Russia invaded and annexed Crimea and eastern Ukraine (a former Soviet state) back in 2014, which caused it to be kicked out of the international military alliance, The North Atlantic Treaty Organization (NATO).
Today, there are an estimated 100,000 troops at the Russian-Ukrainian border, worrying people that Russia is looking to invade again, eight years after the first invasion.
Russia denies it intends to invade and says that the troops have been positioned there for self-defense. Meanwhile, they’ve sent some demands to the West, including banning Ukraine from ever entering NATO.
The United States responded by writing to Russia, saying that they wouldn’t ban Ukraine but would find ways to work with Russia where appropriate.

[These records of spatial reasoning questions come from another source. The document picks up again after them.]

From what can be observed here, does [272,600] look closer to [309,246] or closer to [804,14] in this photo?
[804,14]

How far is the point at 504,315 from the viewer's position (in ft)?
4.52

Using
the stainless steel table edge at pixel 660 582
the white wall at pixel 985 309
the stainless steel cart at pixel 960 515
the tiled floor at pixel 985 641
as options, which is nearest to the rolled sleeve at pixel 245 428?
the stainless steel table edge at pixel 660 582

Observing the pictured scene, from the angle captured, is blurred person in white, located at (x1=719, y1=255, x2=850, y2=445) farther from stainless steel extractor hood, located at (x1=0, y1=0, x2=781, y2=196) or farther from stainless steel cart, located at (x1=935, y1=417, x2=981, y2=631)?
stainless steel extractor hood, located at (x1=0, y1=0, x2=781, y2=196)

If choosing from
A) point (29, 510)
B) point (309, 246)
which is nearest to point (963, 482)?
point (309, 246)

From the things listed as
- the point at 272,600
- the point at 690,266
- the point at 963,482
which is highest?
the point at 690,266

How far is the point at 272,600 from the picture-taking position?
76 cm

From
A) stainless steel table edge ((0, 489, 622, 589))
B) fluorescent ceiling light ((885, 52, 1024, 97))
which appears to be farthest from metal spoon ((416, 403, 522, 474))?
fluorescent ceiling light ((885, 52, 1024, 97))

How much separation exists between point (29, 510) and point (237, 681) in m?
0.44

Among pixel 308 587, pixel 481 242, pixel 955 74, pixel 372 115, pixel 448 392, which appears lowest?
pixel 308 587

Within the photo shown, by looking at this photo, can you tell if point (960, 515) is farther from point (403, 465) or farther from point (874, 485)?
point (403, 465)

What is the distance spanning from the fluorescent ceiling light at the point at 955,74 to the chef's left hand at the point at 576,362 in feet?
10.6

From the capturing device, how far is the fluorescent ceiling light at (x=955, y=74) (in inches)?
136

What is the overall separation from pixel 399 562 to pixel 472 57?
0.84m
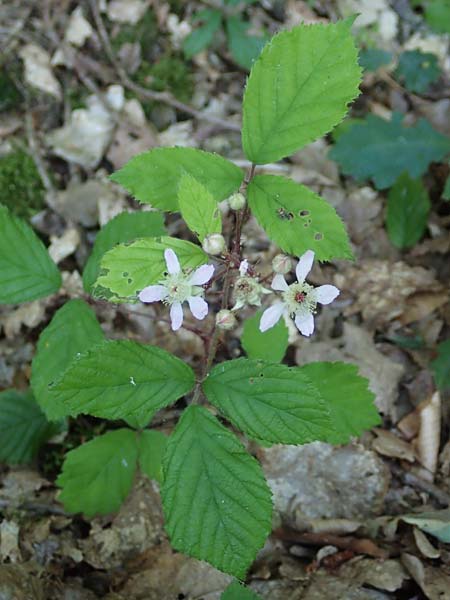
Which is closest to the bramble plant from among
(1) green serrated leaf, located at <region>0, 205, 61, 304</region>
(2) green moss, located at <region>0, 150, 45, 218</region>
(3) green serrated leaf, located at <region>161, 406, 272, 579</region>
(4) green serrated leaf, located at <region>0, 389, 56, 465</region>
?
(3) green serrated leaf, located at <region>161, 406, 272, 579</region>

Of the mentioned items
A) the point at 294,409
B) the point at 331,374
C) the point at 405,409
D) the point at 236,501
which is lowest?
the point at 405,409

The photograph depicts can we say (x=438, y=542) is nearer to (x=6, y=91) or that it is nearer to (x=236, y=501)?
(x=236, y=501)

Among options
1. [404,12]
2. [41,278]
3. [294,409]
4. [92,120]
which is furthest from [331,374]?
[404,12]

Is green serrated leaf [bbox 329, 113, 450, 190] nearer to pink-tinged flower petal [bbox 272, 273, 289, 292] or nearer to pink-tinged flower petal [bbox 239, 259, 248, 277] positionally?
pink-tinged flower petal [bbox 272, 273, 289, 292]

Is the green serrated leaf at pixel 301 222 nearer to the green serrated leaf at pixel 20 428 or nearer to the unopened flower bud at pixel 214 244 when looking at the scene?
the unopened flower bud at pixel 214 244

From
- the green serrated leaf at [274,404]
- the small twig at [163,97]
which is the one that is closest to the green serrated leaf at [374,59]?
the small twig at [163,97]

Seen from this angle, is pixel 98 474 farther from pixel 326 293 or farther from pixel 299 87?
pixel 299 87
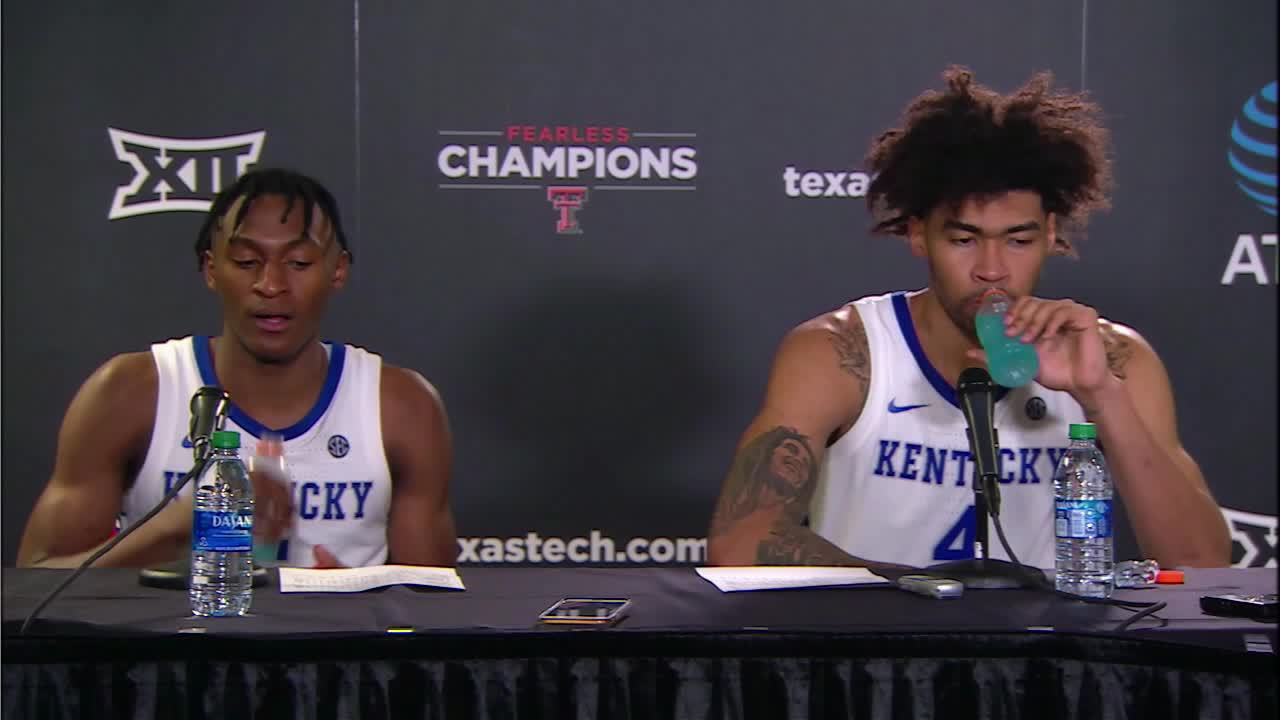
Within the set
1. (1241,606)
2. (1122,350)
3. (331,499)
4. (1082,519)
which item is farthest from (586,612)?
(1122,350)

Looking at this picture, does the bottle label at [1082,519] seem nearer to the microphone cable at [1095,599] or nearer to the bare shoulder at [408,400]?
the microphone cable at [1095,599]

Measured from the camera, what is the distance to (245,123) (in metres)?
3.16

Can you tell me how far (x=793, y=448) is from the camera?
2488mm

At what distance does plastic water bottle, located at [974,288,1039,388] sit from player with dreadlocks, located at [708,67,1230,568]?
0.03m

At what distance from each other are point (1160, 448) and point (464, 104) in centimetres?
171

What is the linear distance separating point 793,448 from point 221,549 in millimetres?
1117

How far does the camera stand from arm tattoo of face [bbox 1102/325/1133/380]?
2.66 metres

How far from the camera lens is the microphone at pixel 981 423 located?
5.95ft

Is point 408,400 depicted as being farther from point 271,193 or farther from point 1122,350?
point 1122,350

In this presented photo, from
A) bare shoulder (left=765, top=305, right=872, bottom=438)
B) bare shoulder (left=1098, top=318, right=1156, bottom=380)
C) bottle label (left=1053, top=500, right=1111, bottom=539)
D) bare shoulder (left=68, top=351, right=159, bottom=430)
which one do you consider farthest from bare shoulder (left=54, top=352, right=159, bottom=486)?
bare shoulder (left=1098, top=318, right=1156, bottom=380)

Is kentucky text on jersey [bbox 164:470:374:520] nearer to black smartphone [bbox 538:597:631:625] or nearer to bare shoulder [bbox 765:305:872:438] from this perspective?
bare shoulder [bbox 765:305:872:438]

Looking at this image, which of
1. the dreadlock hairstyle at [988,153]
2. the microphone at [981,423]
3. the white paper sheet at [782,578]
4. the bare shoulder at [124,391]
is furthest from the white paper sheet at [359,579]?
the dreadlock hairstyle at [988,153]

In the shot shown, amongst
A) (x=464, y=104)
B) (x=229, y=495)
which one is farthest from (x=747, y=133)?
(x=229, y=495)

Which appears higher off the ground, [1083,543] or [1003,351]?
[1003,351]
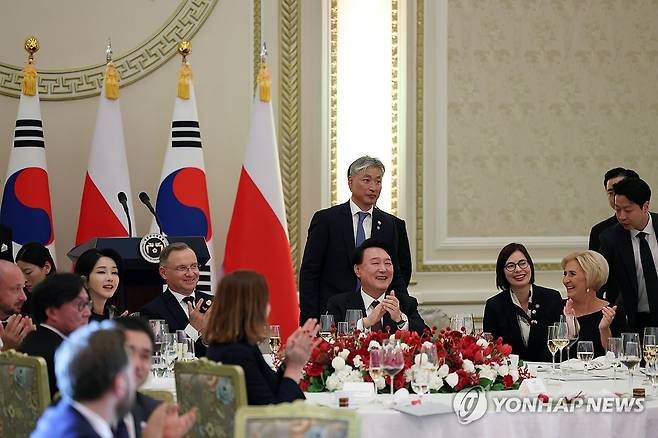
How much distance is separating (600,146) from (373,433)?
466cm

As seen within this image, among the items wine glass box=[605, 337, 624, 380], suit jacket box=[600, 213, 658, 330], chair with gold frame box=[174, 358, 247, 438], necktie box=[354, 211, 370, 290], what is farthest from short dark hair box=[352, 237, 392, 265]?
chair with gold frame box=[174, 358, 247, 438]

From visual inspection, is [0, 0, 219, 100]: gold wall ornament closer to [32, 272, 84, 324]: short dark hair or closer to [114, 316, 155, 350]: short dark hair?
[32, 272, 84, 324]: short dark hair

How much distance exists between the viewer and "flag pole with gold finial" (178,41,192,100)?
678 cm

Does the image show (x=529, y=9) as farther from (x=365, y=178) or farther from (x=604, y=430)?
(x=604, y=430)

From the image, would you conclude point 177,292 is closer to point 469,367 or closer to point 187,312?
point 187,312

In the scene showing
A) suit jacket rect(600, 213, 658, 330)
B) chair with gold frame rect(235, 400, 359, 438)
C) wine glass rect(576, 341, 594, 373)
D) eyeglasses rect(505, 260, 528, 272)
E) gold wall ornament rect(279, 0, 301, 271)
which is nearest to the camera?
chair with gold frame rect(235, 400, 359, 438)

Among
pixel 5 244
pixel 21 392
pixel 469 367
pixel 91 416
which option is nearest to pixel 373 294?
pixel 469 367

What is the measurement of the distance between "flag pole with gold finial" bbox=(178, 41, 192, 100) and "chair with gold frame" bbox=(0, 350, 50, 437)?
3.46m

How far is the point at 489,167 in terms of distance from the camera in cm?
764

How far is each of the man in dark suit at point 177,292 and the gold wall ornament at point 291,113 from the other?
1.96 meters

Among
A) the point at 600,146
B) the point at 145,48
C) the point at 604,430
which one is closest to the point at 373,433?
the point at 604,430

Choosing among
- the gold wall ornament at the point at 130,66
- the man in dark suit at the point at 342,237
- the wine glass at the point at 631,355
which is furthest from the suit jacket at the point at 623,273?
the gold wall ornament at the point at 130,66
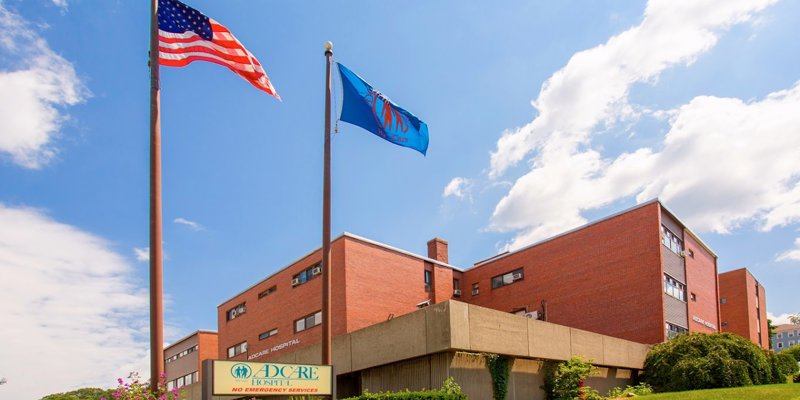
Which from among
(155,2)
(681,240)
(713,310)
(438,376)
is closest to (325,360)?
(438,376)

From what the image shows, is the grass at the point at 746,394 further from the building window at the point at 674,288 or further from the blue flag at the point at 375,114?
the blue flag at the point at 375,114

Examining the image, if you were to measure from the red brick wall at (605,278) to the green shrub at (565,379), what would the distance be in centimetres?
945

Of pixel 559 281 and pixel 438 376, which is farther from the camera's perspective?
pixel 559 281

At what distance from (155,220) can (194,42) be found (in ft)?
13.2

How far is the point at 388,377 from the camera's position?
22.4m

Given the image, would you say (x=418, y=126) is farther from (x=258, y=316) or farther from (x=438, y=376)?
(x=258, y=316)

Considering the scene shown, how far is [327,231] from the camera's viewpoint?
15805 mm

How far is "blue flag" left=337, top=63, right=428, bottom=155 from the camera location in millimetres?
17391

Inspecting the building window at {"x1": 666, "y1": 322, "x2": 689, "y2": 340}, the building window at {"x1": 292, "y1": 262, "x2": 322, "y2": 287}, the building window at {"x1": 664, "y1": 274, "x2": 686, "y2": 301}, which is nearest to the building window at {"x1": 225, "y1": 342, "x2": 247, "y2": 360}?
the building window at {"x1": 292, "y1": 262, "x2": 322, "y2": 287}

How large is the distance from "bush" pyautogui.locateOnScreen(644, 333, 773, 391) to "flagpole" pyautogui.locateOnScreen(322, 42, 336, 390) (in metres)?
17.7

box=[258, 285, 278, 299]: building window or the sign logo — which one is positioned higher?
box=[258, 285, 278, 299]: building window

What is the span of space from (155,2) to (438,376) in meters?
13.5

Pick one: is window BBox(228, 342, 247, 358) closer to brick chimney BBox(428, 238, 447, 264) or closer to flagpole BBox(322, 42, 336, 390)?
brick chimney BBox(428, 238, 447, 264)

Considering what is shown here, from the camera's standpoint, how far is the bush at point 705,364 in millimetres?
26234
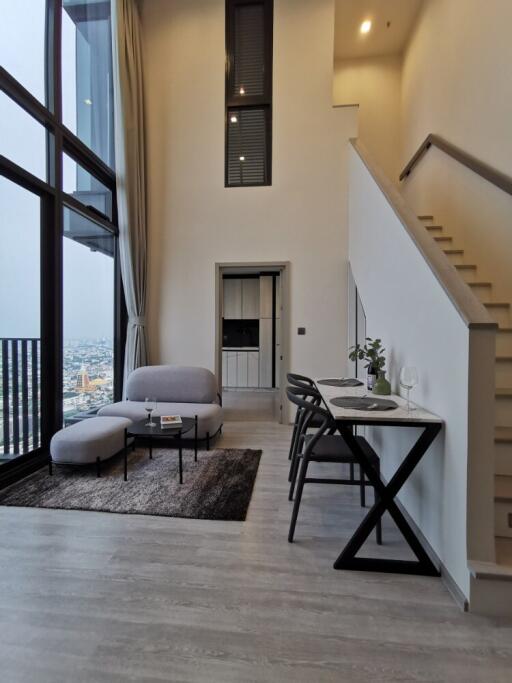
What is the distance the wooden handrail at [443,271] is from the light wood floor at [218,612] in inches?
52.6

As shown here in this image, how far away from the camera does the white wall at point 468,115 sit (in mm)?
2873

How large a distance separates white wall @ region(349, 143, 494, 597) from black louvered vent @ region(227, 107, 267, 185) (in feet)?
7.97

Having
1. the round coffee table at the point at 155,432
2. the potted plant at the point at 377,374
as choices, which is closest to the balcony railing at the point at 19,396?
the round coffee table at the point at 155,432

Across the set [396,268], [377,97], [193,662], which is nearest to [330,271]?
[396,268]

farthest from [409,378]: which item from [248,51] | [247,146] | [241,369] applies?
[241,369]

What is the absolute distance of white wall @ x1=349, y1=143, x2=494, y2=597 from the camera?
149 centimetres

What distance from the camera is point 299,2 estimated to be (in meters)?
4.63

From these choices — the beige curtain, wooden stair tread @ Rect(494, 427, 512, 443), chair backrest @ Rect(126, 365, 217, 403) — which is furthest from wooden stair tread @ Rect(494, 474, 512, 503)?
the beige curtain

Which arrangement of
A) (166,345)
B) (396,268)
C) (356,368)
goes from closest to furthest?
(396,268) → (356,368) → (166,345)

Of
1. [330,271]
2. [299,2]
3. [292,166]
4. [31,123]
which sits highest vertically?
[299,2]

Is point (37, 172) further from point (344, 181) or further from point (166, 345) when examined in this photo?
point (344, 181)

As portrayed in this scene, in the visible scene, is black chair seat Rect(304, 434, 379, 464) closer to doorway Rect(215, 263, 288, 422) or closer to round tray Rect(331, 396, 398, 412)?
round tray Rect(331, 396, 398, 412)

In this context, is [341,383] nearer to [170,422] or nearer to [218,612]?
[170,422]

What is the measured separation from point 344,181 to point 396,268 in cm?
273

While NATO members have been pursuing diplomacy and trying to coordinate responses between themselves and Ukraine, the countries have also been warning of a potential invasion any day.
In a televised address on Monday, Russian President Putin recognized two Russian-backed separatist regions in Ukraine and then ordered the Russian army into the area to “keep the peace.”
Putin described the country as an essential part of Russia’s history and added that he was confident that the Russian public would support his decision.
While the military scale isn’t known, it has led to an immediate response from the West. For example, on Monday, the US will prohibit investment, trade and financing to separatist regions of Ukraine.
And, according to multiple diplomats familiar with the matter, European Union ambassadors will also meet on Tuesday to discuss a plan for sanctions.